## Exercise 1
From the Daily Mirror history, extract the passage from "The Daily Mirror was" to "more than 500,000.".
## Exercise 2
Reproduce the rows from the line with "By looking at" through the end of the rows, requests included, and multiply every coordinate in the answers by 2.3, rounding to whole numbers with halves rounded up.

## Document extract
The Daily Mirror is a British tabloid daily newspaper. During the 1990s it was renamed The Mirror, but reverted to its original name in 2002.

Contents

Early years

The Daily Mirror was launched on November 2, 1903 by Alfred Harmsworth (later Lord Northcliffe) as a newspaper for women, run by women. It was not a success, and in 1904 he decided to turn it into a pictorial newspaper, firing the women journalists and appointing Hamilton Fyfe as editor. With its innovative use of photography and populist right-wing politics, the relaunched Mirror rapidly established itself with a circulation of more than 500,000.

When Northcliffe died in 1921, ownership of the Mirror passed to his brother Harold Harmsworth (Lord Rothermere). Circulation continued to grow: by 1930 the Mirror was selling more than 1 million copies a day and had the third-largest sale among Britsh national newspapers, behind only the Daily Express (owned by Lord Beaverbrook) and the Daily Mail (also owned by Rothermere).

Rothermere used the Mirror for his own political purposes just as he used the Mail. Both papers were an integral part of his joint campaign with Beaverbrook for "Empire Free Trade" in 1929-32, and the Mirror, like the Mail, gave enthusiastic support to Oswald Mosley and the British Union of Fascists in 1933-34 — support that Rothermere hastily withdrew after middle-class readers recoiled at the BUF's violence at a rally at Olympia.

By the mid-1930s, however, the Mirror was struggling — it and the Mail were the main casualties of the early-1930s circulation war that saw the Daily Herald and the Express establish circulations of more than 2 million — and Rothermere decided to sell his shares in it. His withdrawal paved the way for one of the most remarkable reworkings of a newspaper's identity ever seen.

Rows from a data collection
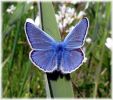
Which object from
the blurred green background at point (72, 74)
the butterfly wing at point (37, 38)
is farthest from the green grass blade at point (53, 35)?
the blurred green background at point (72, 74)

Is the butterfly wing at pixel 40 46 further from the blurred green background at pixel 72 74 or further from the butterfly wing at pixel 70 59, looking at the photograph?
the blurred green background at pixel 72 74

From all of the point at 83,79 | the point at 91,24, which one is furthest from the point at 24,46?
the point at 91,24

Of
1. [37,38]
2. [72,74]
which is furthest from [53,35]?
[72,74]

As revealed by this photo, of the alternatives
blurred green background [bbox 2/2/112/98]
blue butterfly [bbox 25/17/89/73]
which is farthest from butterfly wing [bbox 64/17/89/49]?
blurred green background [bbox 2/2/112/98]

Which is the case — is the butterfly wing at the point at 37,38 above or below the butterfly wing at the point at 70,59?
above

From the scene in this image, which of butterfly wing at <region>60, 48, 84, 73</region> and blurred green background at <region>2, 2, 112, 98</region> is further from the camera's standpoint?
blurred green background at <region>2, 2, 112, 98</region>

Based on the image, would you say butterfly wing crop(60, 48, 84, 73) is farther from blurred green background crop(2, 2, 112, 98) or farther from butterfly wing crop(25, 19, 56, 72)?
blurred green background crop(2, 2, 112, 98)

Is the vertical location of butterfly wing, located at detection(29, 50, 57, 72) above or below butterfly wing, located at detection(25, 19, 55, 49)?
below

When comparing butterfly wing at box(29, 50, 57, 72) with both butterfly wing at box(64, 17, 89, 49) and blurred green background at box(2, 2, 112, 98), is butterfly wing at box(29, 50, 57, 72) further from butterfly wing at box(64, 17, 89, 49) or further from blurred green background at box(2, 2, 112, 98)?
blurred green background at box(2, 2, 112, 98)

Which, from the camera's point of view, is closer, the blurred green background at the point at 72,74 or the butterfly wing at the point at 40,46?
the butterfly wing at the point at 40,46
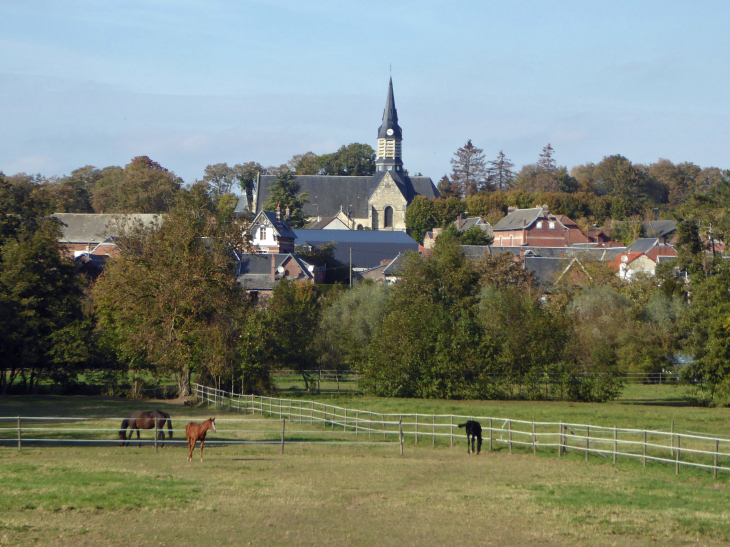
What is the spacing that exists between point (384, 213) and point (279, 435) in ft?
389

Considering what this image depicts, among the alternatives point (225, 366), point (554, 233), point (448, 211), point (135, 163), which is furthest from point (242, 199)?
point (225, 366)

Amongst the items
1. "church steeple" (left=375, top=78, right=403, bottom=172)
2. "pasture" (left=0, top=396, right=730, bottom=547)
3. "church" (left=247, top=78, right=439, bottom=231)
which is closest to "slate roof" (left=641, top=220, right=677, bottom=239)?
"church" (left=247, top=78, right=439, bottom=231)

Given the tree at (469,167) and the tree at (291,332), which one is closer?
the tree at (291,332)

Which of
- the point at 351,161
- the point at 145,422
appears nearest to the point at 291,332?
the point at 145,422

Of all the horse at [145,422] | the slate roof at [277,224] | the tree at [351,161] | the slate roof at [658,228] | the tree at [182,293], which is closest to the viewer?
the horse at [145,422]

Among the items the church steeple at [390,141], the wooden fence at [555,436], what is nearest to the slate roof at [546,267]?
the wooden fence at [555,436]

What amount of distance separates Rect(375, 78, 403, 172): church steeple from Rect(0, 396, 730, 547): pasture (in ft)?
432

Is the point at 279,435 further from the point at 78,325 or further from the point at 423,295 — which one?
the point at 423,295

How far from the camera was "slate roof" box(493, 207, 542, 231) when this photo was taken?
114 meters

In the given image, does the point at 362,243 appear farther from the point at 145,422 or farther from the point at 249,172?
the point at 145,422

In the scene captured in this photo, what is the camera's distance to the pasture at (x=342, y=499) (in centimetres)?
1040

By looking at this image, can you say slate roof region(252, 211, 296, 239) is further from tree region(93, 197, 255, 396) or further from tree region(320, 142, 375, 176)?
tree region(320, 142, 375, 176)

## Written reply 1
The Daily Mirror was launched on November 2, 1903 by Alfred Harmsworth (later Lord Northcliffe) as a newspaper for women, run by women. It was not a success, and in 1904 he decided to turn it into a pictorial newspaper, firing the women journalists and appointing Hamilton Fyfe as editor. With its innovative use of photography and populist right-wing politics, the relaunched Mirror rapidly established itself with a circulation of more than 500,000.

## Written reply 2
By looking at this image, can you say slate roof region(252, 211, 296, 239) is further from tree region(93, 197, 255, 396) or further from tree region(320, 142, 375, 176)?
tree region(736, 327, 863, 405)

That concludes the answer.